Iminosemiquinone-linker-based conductive metal-organic frameworks (c-MOFs) have attracted much attention as next-generation electronic materials due to their high electrical conductivity combined with high porosity. However, the utility of such c-MOFs in high-performance devices has been limited to date by the lack of high-quality MOF thin-film processing. Herein, a technique known as the microfluidic-assisted solution shearing combined with post-synthetic rapid crystallization (MASS-PRC) process is introduced to generate a high-quality, flexible, and transparent thin-film of Ni-3(hexaiminotriphenylene)(2) (Ni-3(HITP)(2)) uniformly over a large-area in a high-throughput manner with thickness controllability down to tens of nanometers. The MASS-PRC process utilizes: 1) a micromixer-embedded blade to simultaneously mix and continuously supply the metal-ligand solution toward the drying front during solution shearing to generate an amorphous thin-film, followed by: 2) immersion in amine solution for rapid directional crystal growth.
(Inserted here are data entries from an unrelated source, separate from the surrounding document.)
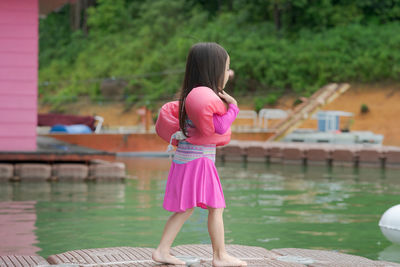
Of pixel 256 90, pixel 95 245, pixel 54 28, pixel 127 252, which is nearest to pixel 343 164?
pixel 95 245

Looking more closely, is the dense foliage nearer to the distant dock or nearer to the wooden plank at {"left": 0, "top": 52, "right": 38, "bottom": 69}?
the distant dock

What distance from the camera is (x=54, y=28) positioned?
48062 mm

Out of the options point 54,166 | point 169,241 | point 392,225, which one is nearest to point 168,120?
point 169,241

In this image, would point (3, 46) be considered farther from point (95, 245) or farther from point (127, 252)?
point (127, 252)

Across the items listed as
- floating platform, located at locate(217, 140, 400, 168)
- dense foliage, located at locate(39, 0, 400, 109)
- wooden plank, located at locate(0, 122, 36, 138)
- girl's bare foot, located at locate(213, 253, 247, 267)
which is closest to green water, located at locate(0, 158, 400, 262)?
wooden plank, located at locate(0, 122, 36, 138)

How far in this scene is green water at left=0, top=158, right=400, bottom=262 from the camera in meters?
6.77

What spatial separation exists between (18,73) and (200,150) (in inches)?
342

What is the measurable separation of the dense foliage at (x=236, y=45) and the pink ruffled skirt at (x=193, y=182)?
26.3 m

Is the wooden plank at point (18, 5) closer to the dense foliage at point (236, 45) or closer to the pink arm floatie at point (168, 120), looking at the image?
Result: the pink arm floatie at point (168, 120)

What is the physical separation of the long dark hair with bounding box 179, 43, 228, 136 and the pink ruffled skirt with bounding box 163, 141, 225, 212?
6.4 inches

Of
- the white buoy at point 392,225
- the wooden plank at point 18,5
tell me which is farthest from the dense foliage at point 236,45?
the white buoy at point 392,225

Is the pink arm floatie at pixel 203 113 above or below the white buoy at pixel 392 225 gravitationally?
above

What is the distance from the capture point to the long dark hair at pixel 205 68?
13.9 feet

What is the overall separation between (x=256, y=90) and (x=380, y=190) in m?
22.0
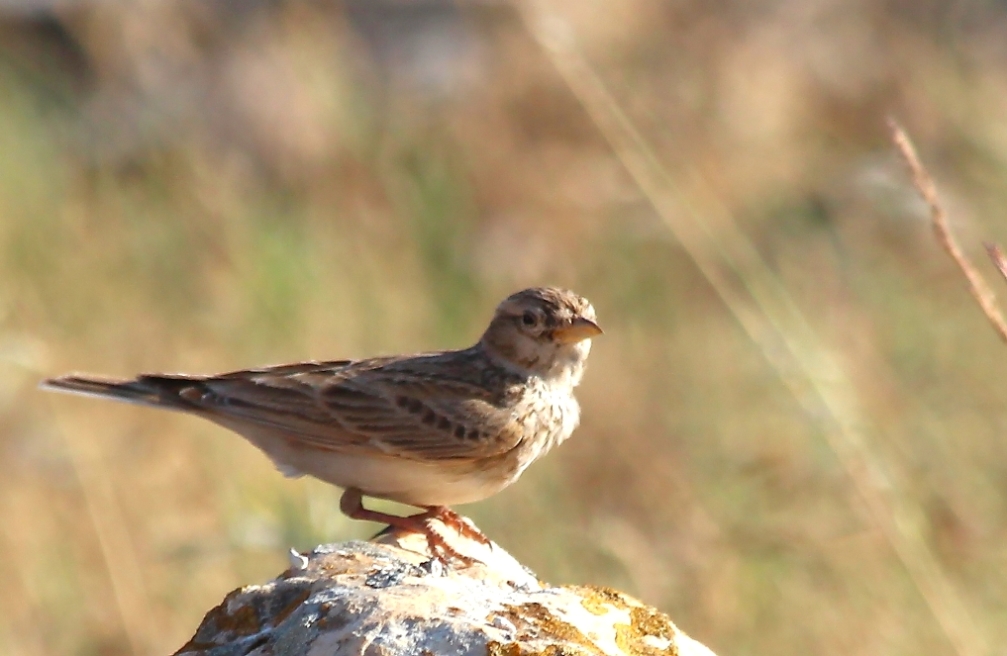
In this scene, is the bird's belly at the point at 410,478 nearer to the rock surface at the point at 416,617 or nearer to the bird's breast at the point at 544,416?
the bird's breast at the point at 544,416

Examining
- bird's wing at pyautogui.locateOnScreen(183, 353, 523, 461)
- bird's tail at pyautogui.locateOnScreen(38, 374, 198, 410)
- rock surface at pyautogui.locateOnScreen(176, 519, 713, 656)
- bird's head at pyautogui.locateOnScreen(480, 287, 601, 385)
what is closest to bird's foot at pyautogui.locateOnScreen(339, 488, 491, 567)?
bird's wing at pyautogui.locateOnScreen(183, 353, 523, 461)

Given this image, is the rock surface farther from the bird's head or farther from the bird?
the bird's head

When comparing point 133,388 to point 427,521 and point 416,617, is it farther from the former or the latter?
point 416,617

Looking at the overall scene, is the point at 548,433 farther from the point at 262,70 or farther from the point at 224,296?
the point at 262,70

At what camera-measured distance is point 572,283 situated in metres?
8.41

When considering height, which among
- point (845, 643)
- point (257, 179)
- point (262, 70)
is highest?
point (262, 70)

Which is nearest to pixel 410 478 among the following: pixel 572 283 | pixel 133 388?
pixel 133 388

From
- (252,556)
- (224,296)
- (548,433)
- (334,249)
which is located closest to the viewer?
(548,433)

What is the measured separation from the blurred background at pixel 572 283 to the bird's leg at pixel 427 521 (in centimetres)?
27

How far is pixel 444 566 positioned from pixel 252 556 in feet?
9.58

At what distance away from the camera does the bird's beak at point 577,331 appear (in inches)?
203

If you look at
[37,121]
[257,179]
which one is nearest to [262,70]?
[257,179]

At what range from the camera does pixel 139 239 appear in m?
9.10

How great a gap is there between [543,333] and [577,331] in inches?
5.7
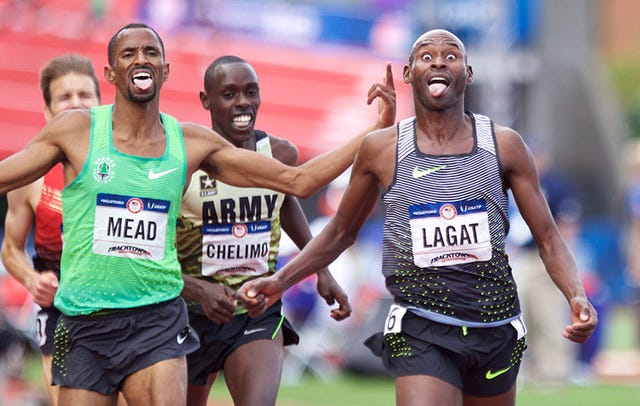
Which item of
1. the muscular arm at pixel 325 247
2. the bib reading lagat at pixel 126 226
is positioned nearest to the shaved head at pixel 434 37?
the muscular arm at pixel 325 247

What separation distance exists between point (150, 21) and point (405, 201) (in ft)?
52.4

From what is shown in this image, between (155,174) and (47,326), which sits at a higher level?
(155,174)

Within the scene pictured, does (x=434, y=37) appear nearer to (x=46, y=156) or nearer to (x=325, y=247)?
(x=325, y=247)

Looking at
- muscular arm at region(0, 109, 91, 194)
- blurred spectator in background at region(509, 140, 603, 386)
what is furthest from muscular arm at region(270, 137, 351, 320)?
blurred spectator in background at region(509, 140, 603, 386)

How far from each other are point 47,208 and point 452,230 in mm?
2398

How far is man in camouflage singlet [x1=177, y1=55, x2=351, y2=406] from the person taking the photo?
278 inches

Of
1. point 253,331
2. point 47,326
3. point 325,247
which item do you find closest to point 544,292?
point 253,331

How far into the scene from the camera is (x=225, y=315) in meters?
6.90

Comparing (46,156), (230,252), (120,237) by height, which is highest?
(46,156)

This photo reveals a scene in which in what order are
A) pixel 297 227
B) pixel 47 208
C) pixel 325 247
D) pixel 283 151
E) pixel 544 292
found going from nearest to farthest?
pixel 325 247, pixel 47 208, pixel 283 151, pixel 297 227, pixel 544 292

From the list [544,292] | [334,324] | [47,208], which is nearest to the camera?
[47,208]

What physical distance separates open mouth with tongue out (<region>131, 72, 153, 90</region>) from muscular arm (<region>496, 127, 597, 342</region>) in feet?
5.47

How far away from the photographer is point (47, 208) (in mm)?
7223

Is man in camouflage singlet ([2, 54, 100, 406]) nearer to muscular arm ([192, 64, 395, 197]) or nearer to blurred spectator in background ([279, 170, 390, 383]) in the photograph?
muscular arm ([192, 64, 395, 197])
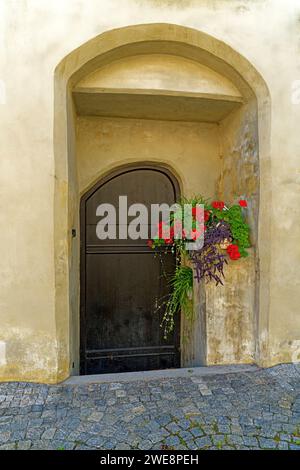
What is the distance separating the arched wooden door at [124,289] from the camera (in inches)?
153

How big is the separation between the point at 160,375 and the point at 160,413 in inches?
24.8

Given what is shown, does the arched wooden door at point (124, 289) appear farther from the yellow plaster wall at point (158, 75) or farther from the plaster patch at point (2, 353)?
the plaster patch at point (2, 353)

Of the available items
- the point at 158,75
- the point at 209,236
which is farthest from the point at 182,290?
the point at 158,75

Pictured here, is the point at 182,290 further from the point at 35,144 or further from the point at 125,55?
the point at 125,55

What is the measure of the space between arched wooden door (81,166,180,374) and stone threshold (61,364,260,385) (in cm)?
95

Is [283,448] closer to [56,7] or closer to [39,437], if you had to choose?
[39,437]

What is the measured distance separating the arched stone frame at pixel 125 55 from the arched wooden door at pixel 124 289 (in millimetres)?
929

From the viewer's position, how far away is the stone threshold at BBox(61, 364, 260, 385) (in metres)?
2.82

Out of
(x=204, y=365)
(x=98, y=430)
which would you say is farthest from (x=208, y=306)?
(x=98, y=430)

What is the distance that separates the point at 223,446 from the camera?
1.95 m

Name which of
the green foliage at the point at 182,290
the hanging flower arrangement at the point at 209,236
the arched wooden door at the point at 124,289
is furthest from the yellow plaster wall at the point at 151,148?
the green foliage at the point at 182,290

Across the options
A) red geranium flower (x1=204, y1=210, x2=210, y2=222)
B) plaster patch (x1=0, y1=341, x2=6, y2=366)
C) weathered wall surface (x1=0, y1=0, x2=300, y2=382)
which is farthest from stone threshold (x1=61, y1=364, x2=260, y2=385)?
red geranium flower (x1=204, y1=210, x2=210, y2=222)

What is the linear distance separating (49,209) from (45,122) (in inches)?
31.4

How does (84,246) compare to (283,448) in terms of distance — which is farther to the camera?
(84,246)
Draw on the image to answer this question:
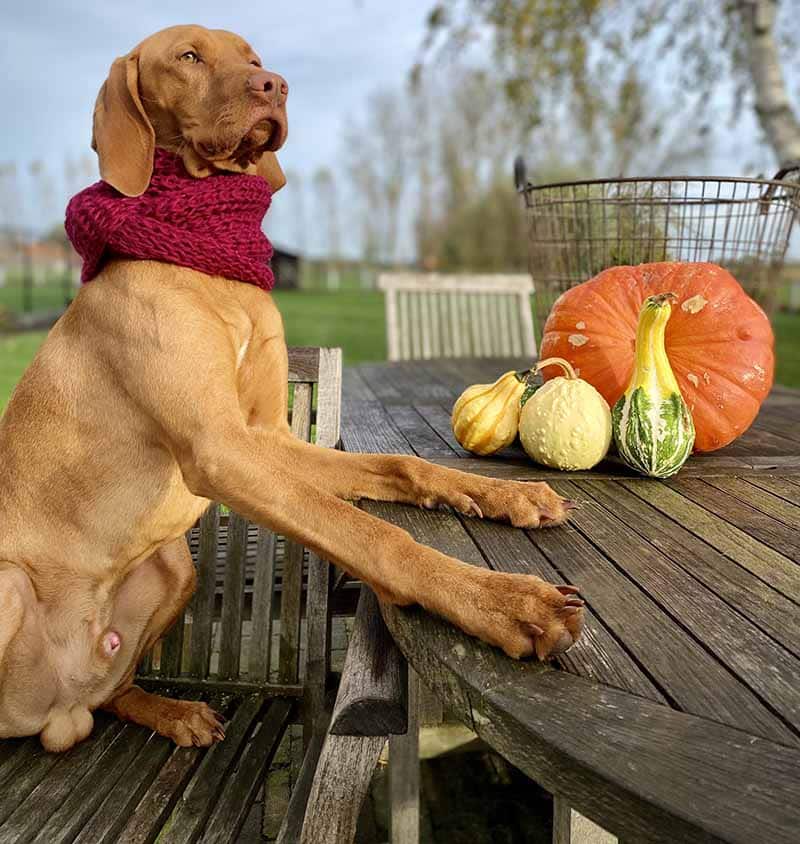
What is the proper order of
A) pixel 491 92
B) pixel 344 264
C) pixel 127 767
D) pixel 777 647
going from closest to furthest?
pixel 777 647
pixel 127 767
pixel 491 92
pixel 344 264

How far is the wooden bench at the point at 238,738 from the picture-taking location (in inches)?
56.7

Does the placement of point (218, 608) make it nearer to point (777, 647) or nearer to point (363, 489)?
point (363, 489)

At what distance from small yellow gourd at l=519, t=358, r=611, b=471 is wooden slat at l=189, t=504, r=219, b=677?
0.92 metres

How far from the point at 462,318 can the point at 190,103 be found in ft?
11.7

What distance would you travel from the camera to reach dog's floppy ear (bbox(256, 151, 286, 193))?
218 centimetres

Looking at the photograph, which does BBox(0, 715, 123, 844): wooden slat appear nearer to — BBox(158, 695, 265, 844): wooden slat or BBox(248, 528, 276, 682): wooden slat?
BBox(158, 695, 265, 844): wooden slat

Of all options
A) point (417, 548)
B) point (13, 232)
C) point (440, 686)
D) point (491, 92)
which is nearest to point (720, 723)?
point (440, 686)

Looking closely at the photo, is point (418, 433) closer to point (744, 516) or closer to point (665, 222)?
point (744, 516)

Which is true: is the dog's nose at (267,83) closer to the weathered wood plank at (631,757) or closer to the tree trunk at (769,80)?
the weathered wood plank at (631,757)

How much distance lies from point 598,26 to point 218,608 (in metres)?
8.11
The as-synthesized c-MOF film has transparency of up to 88.8% and conductivity as high as 37.1 S cm(-1). The high uniformity in conductivity is confirmed over a 3500 mm(2) area with an arithmetic mean roughness (R-a) of 4.78 nm. The flexible thin-film demonstrates the highest level of transparency for Ni-3(HITP)(2) and the highest hydrogen sulfide (H2S) sensing performance (2,085% at 5 ppm) among c-MOFs-based H2S sensors, enabling wearable gas-sensing applications.

Automated summary

This article introduces a new technique called microfluidic-assisted solution shearing combined with post-synthetic rapid crystallization (MASS-PRC) process to fabricate high-quality, flexible, and transparent thin-film of Ni-3(hexaiminotriphenylene)(2). The process allows for large-area production with thickness control down to tens of nanometers, resulting in a film with high transparency and conductivity uniformity. The flexible thin-film demonstrates excellent transparency for Ni-3(HITP)(2) and the highest performance among c-MOFs-based H2S sensors, making it suitable for wearable gas-sensing applications.